A method for coding a sequence of images (SV), comprising the following steps for at least one current image (Iv) of the sequence: - A step of initializing at least one calibration image (IC) (E21); - Step (E21) of initializing a set of parameters (WP) representing the predictive neural network (MLPP); - Step (E21) of initializing a set of feature maps referred to as predictive feature maps (FP); - A step (E24) of obtaining a set of reference images (FREF) including at least one reference image that is coded and subsequently decoded; - A step (E24) of processing the prediction feature map (FP) and the reference image up to an input unit to which the prediction feature map is applied through a synthesis module including the at least one prediction neural network to generate at least one prediction image (ICO); - A step (E24) of reconstructing the current image (Iv) from the at least one predicted image (ICO) and the at least one corrected image (IC); - As a function of measuring coding performance, a step of updating at least one value of the at least one feature map and/or at least one parameter (E22, E25); - As a step for coding the bit stream (E26), - A step of coding at least one calibration image (IC) above; - A step of coding a set of parameters (WPc) representing the above prediction neural network (MLPP); - Step of coding the set of predictive feature maps (FPc) A step of coding the bit stream including
A method for decoding a sequence of images (SV) from a bit stream, comprising the following steps for at least one current image (Iv) of the sequence: - A step (E31) of decoding a set of images referred to as a correction image (IC), comprising at least one correction image representing correction data for at least one current image (Iv); - A step (E32) of decoding a set of feature maps referred to as a predictive feature map (FPc), comprising at least one feature map representing the motion of at least one current image; - Step (E34) of decoding a set of parameters (WPc) representing the predictive neural network (MLPP); - A step (E35) of obtaining a set of reference images (FREF) including at least one decoded reference image; - A step (E36) of processing the prediction feature map (FP) and the reference image (FREF) up to an input section to which the prediction feature map is applied, through a synthesis module (MPS) including the at least one prediction neural network, in order to generate at least one prediction image (ICO); - A step (E38) of reconstructing the current image (Iv) from the at least one predicted image (ICO) and the at least one corrected image (IC).

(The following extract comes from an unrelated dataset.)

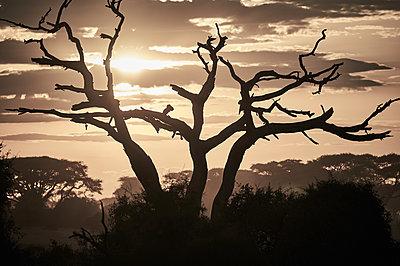 Dead umbrella thorn at sunset, Kenya - p706m2158416 by Markus Tollhopf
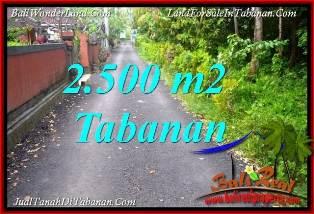 Affordable 2,500 m2 LAND SALE IN TABANAN SELEMADEG BALI TJTB391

A coding or decoding method according to claim 1 or 2, characterized in that the processing step includes the following sub-steps: - A step (E33, E34) of applying the prediction feature map (FP) to the input of at least one prediction neural network to generate motion information (MV); - A step (E37) of correcting the at least one reference image (FREF) using the motion information to generate the at least one predicted image (ICO).

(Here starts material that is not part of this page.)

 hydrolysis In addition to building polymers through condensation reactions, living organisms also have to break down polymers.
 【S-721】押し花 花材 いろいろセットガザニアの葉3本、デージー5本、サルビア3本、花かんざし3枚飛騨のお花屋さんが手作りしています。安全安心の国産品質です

In paragraph 3, the step of applying the prediction feature map to the input portion of the at least one prediction network comprises, for at least one sample referred to as the current sample ( Pn ) of the at least one current image (Iv) associated with a location ( xn , yn ) within the image, - A step (E33) of constructing a feature vector (Z n ) from at least one predicted feature map as a function of the position (x n , y n ) of at least one current sample, and: - A step of applying the vector (Z n ) to the input of the prediction neural network (MLPP) to provide a vector representing the prediction of at least one current sample (P n ). A coding or decoding method characterized by including
A coding or decoding method according to claim 1 or 2, wherein the processing step comprises the step (E33, E34, E35) of applying the prediction feature map (FP) and the at least one reference image (FREF) to the input of the at least one prediction neural network to generate the at least one prediction image (ICO).
In claim 5, the step of applying the prediction feature map and the at least one reference image to the input portion of the at least one prediction network comprises, for at least one sample referred to as the current sample ( Pn ) of the at least one current image (Iv) associated with a location ( xn , yn ) within the image, - A step (E33) of constructing a feature vector (Z n ) from the at least one predicted feature map and the at least one reference image as a function of the position (x n , y n ) of the at least one current sample, and: - A step (E34) of applying the vector (Z n ) to the input of the prediction neural network (MLPP) to provide a vector representing the prediction of at least one current sample (P n ) A coding or decoding method characterized by including
A decoding method characterized in that, in any one of claims 2 to 6, the step of decoding the set of correction images also includes the following sub-steps: - Step (E31) of decoding a set of parameters (WCc) representing the correction neural network (MLPC); - A step (E31) of decoding a set of feature maps referred to as the correction feature map (FCc); - A step (E31) of applying the decoded correction feature map (FC) to the input of the at least one correction neural network to generate at least one correction image (IC).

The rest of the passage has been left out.